For a lot of people, Labor Day has always been just another paid holiday on the corporate calendar - I know it was for me, anyways. It wasn't until I started a business of my own that I even began to think about what the holiday really means, or should mean to me, as an employer.
The American workforce has come a long way since the late 1800's. We are a far cry from the working conditions those laborers endured, but it merits reflection:
- 12-hour days, 7-day weeks
- Child labor as young as 5 and 6 years old
- Insufficient air quality
- Unsanitary facilities
- Inadequate breaks
These weren't just blue-collar men - it was entire families just trying to make a basic living. We are all familiar with the regulations that have been implemented, and continue to evolve, to protect employees. But, does it seem crazy to anyone else that the U.S. government had to intercede to get employers to treat employees with human decency??

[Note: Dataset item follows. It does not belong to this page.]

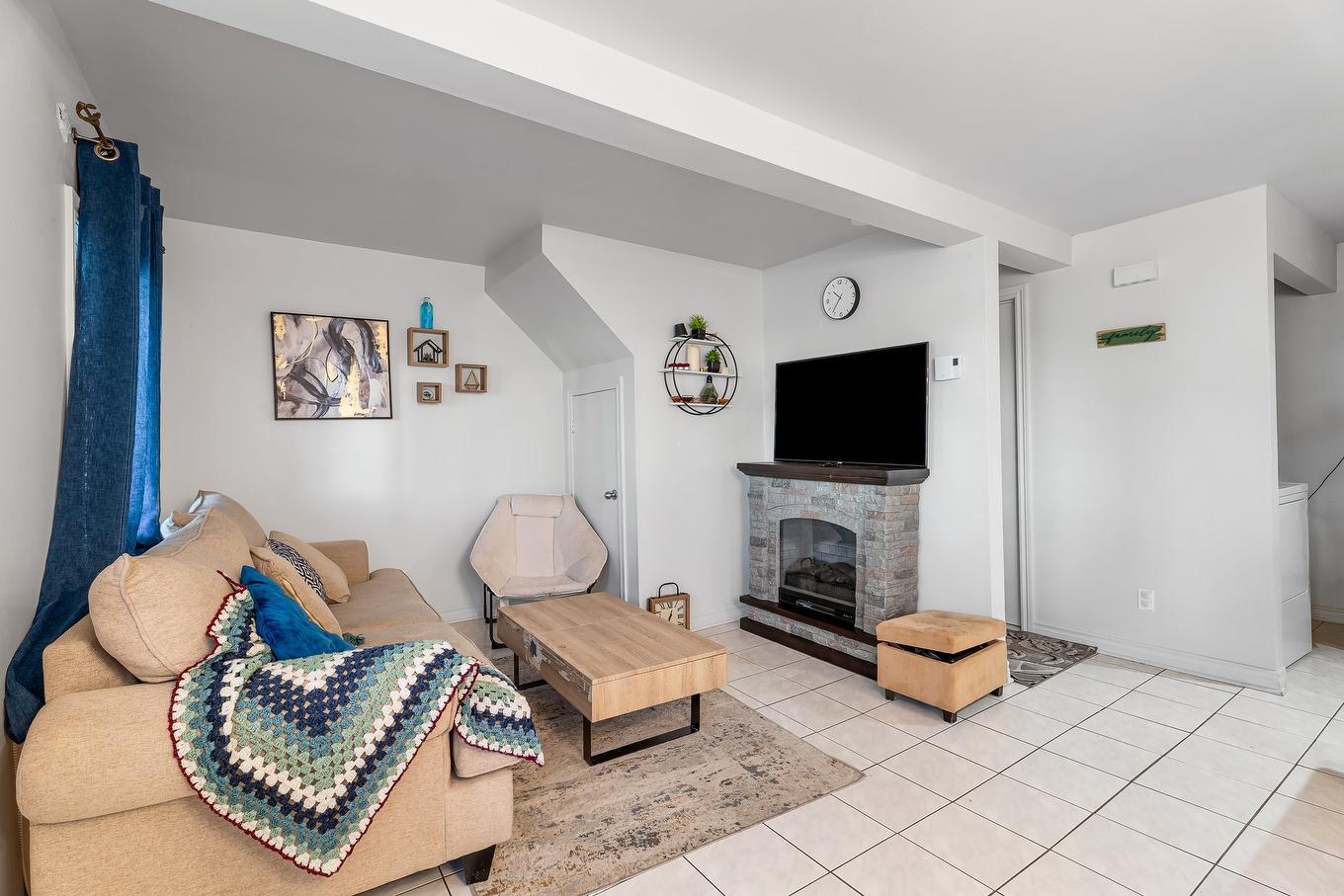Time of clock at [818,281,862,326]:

With Labor Day fast approaching, I wanted to remind you of the significant history of the holiday. Why? Because great employees don't need you to micromanage them. It's easy to distance yourself from them, because you know you can trust them to get things done without you - so you can focus on other things. We jump through hoops to win and keep new customers… but are we as diligent with our own employees? Employee retention is critical to so many areas of successful business, that Labor Day seemed like a great opportunity to remind you [to remind them] how valuable they are to you and your business.
You don't have to run in with a giant check like Publisher's Clearing House or start giving out cars like a daytime talk show host to make a point. You can, however, start making simple changes in your daily operations to prioritize communication and connection with your employees. Make personal phone calls to employees that are working a lot of overtime or are managing challenging projects; ask them how they are doing and if there is anything you can do to help. Sign and send birthday cards. Commit one day a month to taking a couple of ground-level employees to lunch. Company-wide initiatives are great, but not as personable. Personal connection can make a huge difference with the individual - that can have an exponential impact on your business.
Happy employees are the very best advocates for your brand.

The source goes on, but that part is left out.